◆ **Given material**

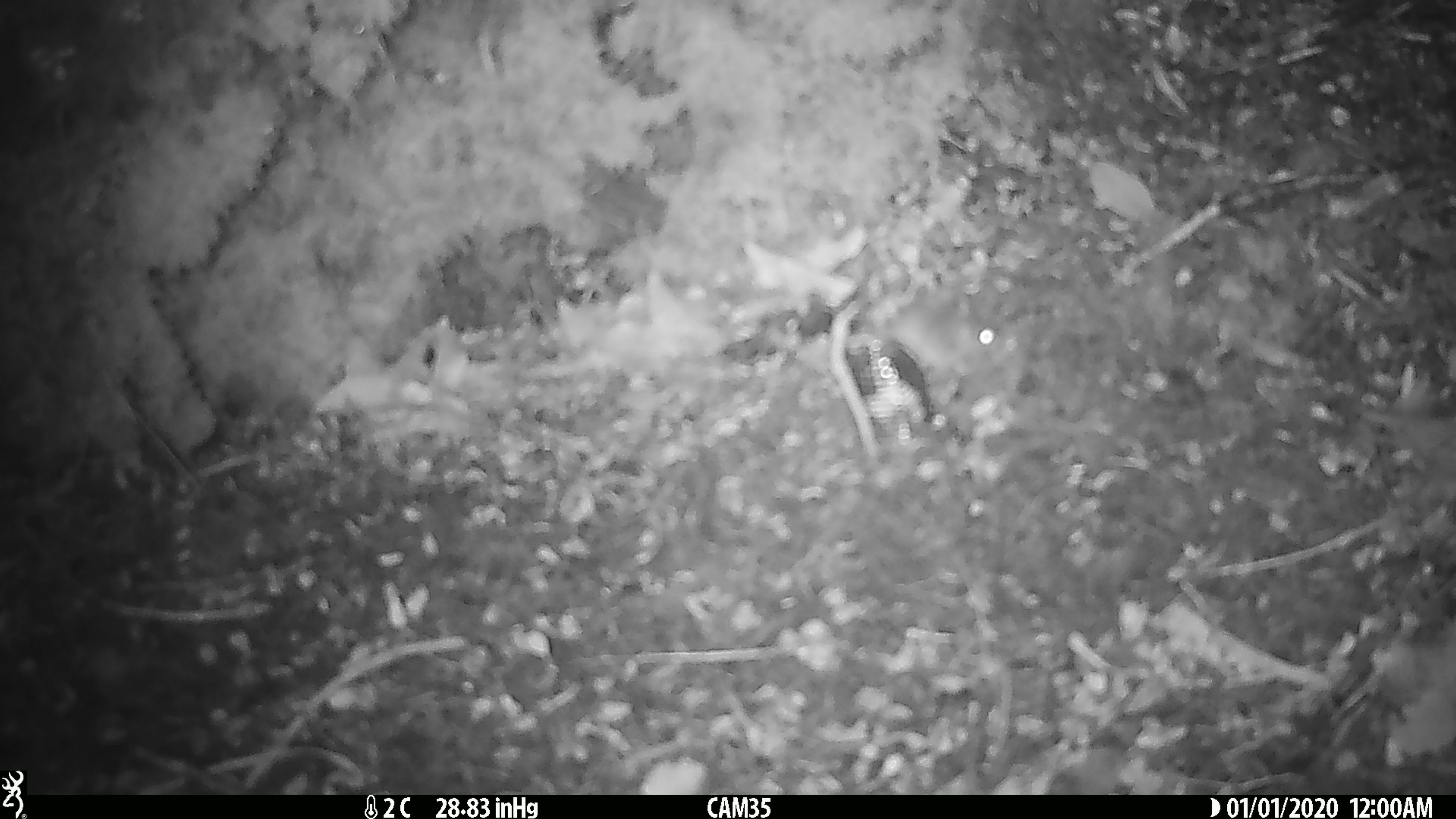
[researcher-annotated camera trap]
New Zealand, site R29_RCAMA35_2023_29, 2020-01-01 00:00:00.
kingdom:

◆ **Activity**
Please write out the entire listing above exactly, but leave the pictures out.

◆ **Written response**
[researcher-annotated camera trap]
New Zealand, site R29_RCAMA35_2023_29, 2020-01-01 00:00:00.
kingdom:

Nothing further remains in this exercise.